我把车停在小区楼下。大家陆续下车,林珊抱走那盆薄荷,何川把水杯收进袋子,唐宁检查车门有没有锁好。许禾最后下来,站在车边看我。
“顾姐,你明天别穿那双旧手套了。”
“为什么?”
“线又开了。”
我低头看,右手食指那道歪歪的缝线果然松开了一点。
“你给我?”
“我不会缝。”
“那你说什么?”
“提醒你。”
她说完就跑去追前面的人。
我坐在车里,没有立刻下车。
周谨从楼道里出来,手里拿着一只小碟子。
“钥匙给我。”
“干什么?”
“你手套坏了,我放门口给你缝。”
“你会吗?”
“不会。”
“那你还缝?”
“缝不好可以拆。”
我把车熄火,钥匙放进他掌心。
他没有收紧,只托着。
我下车,把副驾驶座椅又往后调了一格。
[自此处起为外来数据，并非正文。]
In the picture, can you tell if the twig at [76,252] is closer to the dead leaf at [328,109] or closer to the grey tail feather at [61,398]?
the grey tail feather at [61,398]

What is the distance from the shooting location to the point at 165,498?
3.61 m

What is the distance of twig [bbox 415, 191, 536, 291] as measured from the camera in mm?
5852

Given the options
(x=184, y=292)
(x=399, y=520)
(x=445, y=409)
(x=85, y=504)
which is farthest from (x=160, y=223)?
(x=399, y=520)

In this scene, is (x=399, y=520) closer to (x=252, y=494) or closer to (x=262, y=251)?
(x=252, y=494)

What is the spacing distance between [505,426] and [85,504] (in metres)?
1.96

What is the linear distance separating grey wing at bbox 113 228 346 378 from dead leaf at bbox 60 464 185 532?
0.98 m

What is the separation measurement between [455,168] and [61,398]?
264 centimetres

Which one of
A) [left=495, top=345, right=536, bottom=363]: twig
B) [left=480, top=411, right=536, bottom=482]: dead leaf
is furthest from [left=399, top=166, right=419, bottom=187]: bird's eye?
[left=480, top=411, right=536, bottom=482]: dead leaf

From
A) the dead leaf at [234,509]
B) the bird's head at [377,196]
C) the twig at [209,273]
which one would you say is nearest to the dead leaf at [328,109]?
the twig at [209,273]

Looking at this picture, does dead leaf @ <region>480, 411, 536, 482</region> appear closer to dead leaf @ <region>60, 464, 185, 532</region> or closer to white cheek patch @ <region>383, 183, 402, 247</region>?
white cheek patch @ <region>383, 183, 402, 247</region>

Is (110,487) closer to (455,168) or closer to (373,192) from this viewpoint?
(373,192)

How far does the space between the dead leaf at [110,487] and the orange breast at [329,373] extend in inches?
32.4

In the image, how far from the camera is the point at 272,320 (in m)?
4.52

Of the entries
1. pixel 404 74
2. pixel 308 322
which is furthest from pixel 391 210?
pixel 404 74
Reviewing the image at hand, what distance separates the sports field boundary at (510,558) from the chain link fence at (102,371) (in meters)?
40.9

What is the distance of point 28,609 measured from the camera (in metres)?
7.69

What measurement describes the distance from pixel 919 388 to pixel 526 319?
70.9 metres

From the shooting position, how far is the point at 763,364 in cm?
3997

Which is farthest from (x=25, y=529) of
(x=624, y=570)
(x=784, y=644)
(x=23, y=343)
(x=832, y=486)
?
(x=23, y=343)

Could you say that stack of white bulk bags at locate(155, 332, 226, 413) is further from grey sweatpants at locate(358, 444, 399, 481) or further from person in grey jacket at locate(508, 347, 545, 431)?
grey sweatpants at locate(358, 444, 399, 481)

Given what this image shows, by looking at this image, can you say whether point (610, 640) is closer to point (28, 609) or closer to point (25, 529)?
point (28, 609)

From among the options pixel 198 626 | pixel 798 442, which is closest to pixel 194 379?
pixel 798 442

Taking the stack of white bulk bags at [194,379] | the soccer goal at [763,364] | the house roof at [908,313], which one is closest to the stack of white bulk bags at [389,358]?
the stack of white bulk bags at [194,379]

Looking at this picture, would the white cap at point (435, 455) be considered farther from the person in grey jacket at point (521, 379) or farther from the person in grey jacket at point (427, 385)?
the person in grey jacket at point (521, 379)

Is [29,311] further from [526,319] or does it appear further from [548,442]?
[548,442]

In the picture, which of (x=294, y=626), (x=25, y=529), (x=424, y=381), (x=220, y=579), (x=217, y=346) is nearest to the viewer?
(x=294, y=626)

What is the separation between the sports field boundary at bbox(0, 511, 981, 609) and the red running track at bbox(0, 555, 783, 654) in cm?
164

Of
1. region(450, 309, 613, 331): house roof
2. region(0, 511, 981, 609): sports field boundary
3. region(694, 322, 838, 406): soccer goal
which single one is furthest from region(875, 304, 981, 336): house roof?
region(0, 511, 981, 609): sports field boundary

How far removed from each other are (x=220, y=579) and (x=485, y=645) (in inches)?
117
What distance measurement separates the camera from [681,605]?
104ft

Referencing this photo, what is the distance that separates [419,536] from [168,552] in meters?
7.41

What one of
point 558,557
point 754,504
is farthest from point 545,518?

车门关上时,里面那盆薄荷的味道飘出来,很轻。
周谨站在楼道口等我。
我抬脚往前走,走了两步,又回头把车里的儿童水壶拿出来,放到后排靠窗的位置。
明天林珊的儿子还要坐。
有些人留在你身边,不是因为他们舍不得你走,是因为他们终于学会了把门打开。
第二天晚上,我把那盆薄荷放在副驾驶脚边,车门没锁,谁先到谁就坐进去。